> **Exercise data**
┏━━
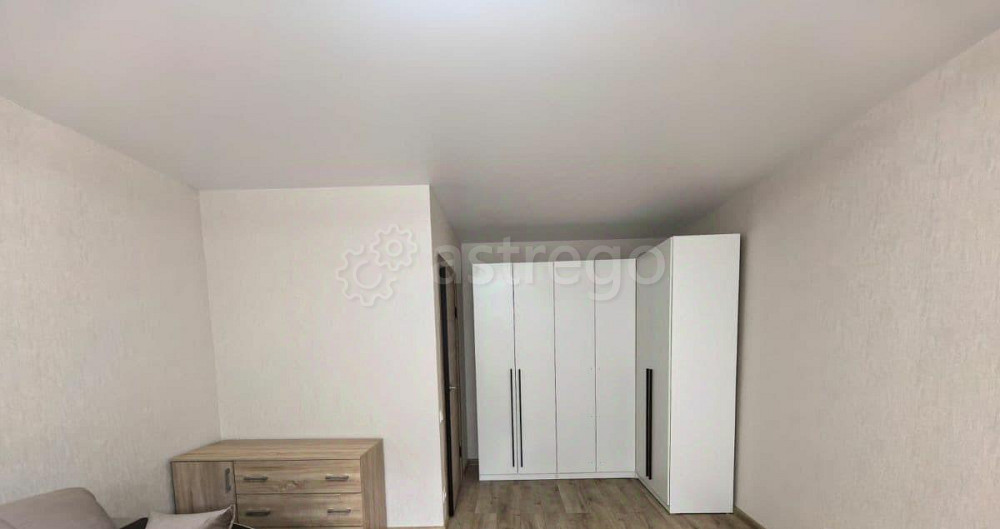 1-комн. квартира, 40 м2, 3/17 эт. Москва - изображение 4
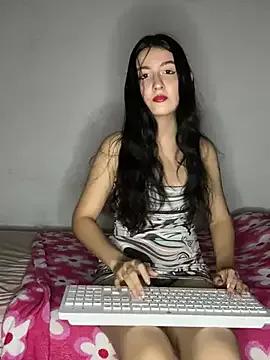 Camila_Duart3 from StripChat is Freechat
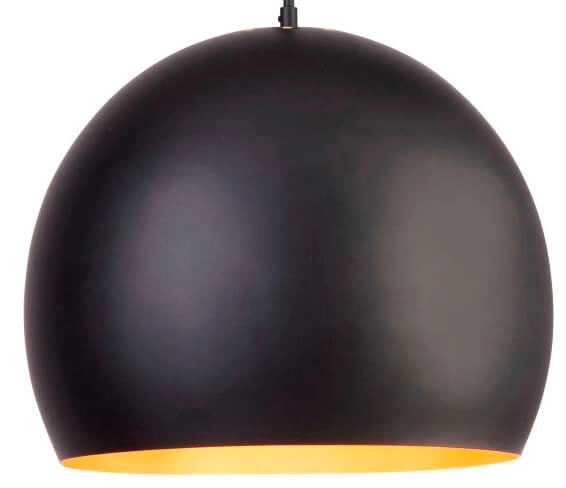 Ronde hanglamp Industrial Pendants Ø 40cm Searchlight 5053423130231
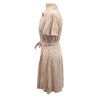 Blouse d'exercice, WAC, Seersucker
┗━━
Reproduce the material above in full, exactly, with no images.

 1-комн. квартира, 40 м2, 3/17 эт. Москва - изображение 4
 Camila_Duart3 from StripChat is Freechat
 Ronde hanglamp Industrial Pendants Ø 40cm Searchlight 5053423130231
 Blouse d'exercice, WAC, Seersucker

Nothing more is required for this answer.